The readings for this Fourth Sunday of Advent lead us to the threshold of the mystery of Christmas. Everything revolves around the fulfillment of the promise: God enters definitively into human history and reveals himself as the One who, in fidelity, makes a covenant with his chosen ones.
In a new way, God comes to take up residence, to dwell among us. He is with us always and the home to which he refers is his being with us in the different opportunities that he himself chooses. Israel's patient wait is fulfilled and a new horizon opens up before each person: the fulfillment of the promise.
The Gospel passage offers us wonderful news: in order to be born, God needs humanity, he needs a woman and her womb! And Mary, the young Daughter of Zion, makes herself available so that Love may take flesh and in confident abandonment conceives.
God needs me...you. He calls us to become His house, His womb... to carry Him within us, to guard Him and make Him grow with love. It is beautiful what God asks of us: not to be content with building a place for Him, but to become His house, His dwelling place.

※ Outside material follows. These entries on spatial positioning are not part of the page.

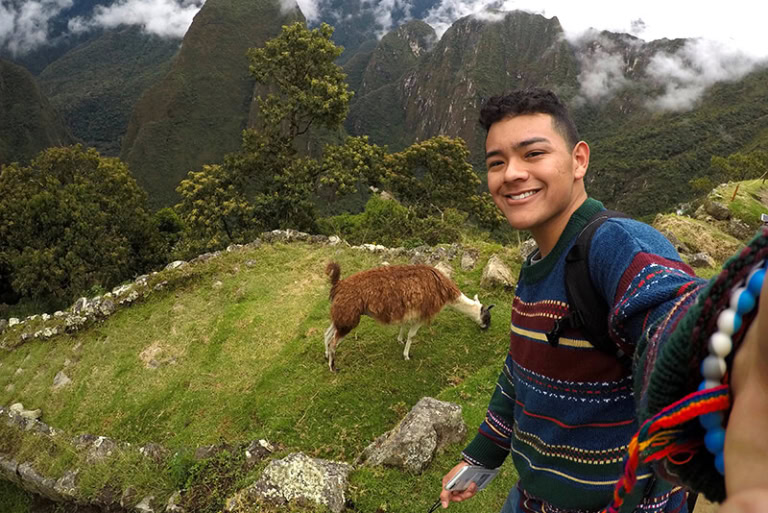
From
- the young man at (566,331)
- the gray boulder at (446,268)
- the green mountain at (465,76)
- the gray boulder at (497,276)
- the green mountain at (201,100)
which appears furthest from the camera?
the green mountain at (465,76)

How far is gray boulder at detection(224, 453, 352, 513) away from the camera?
386 cm

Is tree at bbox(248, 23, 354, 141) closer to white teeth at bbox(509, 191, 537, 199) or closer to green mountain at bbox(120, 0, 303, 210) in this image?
white teeth at bbox(509, 191, 537, 199)

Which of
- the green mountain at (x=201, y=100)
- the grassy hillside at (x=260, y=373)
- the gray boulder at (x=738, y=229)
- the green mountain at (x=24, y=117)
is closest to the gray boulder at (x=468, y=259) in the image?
the grassy hillside at (x=260, y=373)

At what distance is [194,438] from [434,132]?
162 meters

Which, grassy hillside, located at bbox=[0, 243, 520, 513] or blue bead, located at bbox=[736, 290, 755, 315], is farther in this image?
grassy hillside, located at bbox=[0, 243, 520, 513]

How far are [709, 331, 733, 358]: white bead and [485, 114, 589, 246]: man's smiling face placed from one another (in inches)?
40.5

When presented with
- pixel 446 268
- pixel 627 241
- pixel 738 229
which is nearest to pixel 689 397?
pixel 627 241

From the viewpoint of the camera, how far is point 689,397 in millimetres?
792

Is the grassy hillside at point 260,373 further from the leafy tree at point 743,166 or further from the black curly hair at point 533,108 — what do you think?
A: the leafy tree at point 743,166

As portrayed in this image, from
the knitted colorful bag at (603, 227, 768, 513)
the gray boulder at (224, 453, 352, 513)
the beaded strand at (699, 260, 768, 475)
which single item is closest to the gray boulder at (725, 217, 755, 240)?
the gray boulder at (224, 453, 352, 513)

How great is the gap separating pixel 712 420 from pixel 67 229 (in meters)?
19.8

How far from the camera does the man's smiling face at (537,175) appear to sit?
5.62 feet

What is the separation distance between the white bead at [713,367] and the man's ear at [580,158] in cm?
116

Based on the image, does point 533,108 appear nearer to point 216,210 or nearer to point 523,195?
→ point 523,195
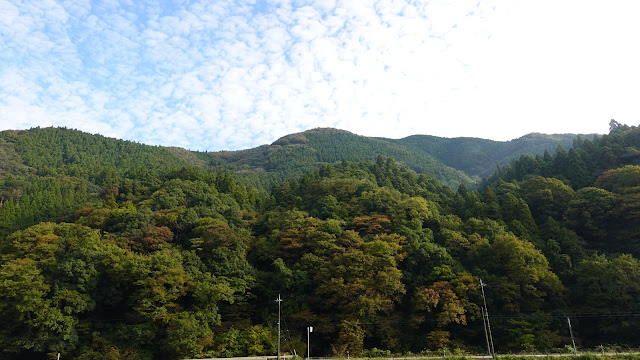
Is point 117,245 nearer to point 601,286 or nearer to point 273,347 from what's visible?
point 273,347

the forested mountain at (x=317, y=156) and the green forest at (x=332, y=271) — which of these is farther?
the forested mountain at (x=317, y=156)

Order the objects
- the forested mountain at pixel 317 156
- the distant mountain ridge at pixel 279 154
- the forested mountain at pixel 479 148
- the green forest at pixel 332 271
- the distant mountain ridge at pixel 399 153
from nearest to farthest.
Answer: the green forest at pixel 332 271 → the distant mountain ridge at pixel 279 154 → the forested mountain at pixel 317 156 → the distant mountain ridge at pixel 399 153 → the forested mountain at pixel 479 148

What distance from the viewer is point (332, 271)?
36.4m

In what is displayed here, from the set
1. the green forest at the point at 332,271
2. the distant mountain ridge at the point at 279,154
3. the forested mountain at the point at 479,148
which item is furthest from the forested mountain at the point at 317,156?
the green forest at the point at 332,271

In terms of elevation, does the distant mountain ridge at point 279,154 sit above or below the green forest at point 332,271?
above

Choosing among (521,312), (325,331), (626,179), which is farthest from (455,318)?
(626,179)

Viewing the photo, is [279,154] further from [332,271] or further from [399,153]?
[332,271]

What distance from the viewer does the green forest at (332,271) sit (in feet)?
104

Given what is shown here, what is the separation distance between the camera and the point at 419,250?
127ft

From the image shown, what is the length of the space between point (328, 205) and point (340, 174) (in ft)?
48.9

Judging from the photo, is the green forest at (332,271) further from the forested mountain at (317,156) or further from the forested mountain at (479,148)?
the forested mountain at (479,148)

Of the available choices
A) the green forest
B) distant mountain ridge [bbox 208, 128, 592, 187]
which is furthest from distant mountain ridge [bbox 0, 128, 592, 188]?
the green forest

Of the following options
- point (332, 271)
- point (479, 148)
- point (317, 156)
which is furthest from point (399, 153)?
point (332, 271)

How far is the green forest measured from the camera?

Mary is a small womb that bears this invisible God, this Eternal Beauty, this faithful and tender Love that takes shape and confirms and guards us, precedes and consoles us, heals and saves us.
God comes in the fertility of a maiden who waits, who awaits the redemption of her wounded and lost people. God comes, for whom "nothing is impossible." God fulfills this promise.
This miracle is also possible in us if we make ourselves available, and if we abandon ourselves to the unpredictability of grace.
The Gospel again suggests to us that, if we want to seek God, we must do so here, in this life, simply by living with awareness because to make Himself present, He chose the everyday life of Nazareth.
Life then acquires meaning if we pay attention to what is small, if we bring out the sweetness of the detail, the fineness of the trace, the thoughtfulness of hiddenness.
The evangelist Luke also suggests that God avoids the noise of the temple; he prefers the peripheries of the world: he chooses Galilee, in the extreme north of the Holy Land because he is attracted by the little ones, the poor, the inhabitants of the peripheries.
We speak very often of existential peripheries as places where the presence of God seems obscured and where there is a need for the light of the Gospel, these ever closer places that question us because they are spaces of exclusion. They are also present in our communities, in the depths of our hearts.
Then we discover why Jesus prefers the peripheries: because God enters history from below, he makes a covenant with the poor.
Pope Francis, in his Encyclical Fratelli tutti (n.234) says again, "It is only closeness that makes us friends and allows us to deeply appreciate the values of the poor. The option for the poor must lead us to friendship with the poor."
We can ask ourselves this week: In this pandemic context, what is the periphery that I am called to inhabit? What poverty must I embrace?
Let us make our own the words of this Sunday’s Entrance Antiphon: "Let your dew drop down from on high, O heavens, and from the clouds let the Righteous One descend to us; let the earth be opened and bring forth a Savior."
Yes, Lord, may the earth of our hearts be opened, may space be created to welcome you in this unusual Christmas. May Mary, your Mother, take us by the hand and help us to cleanse our hearts of everything that prevents us from becoming your dwelling place.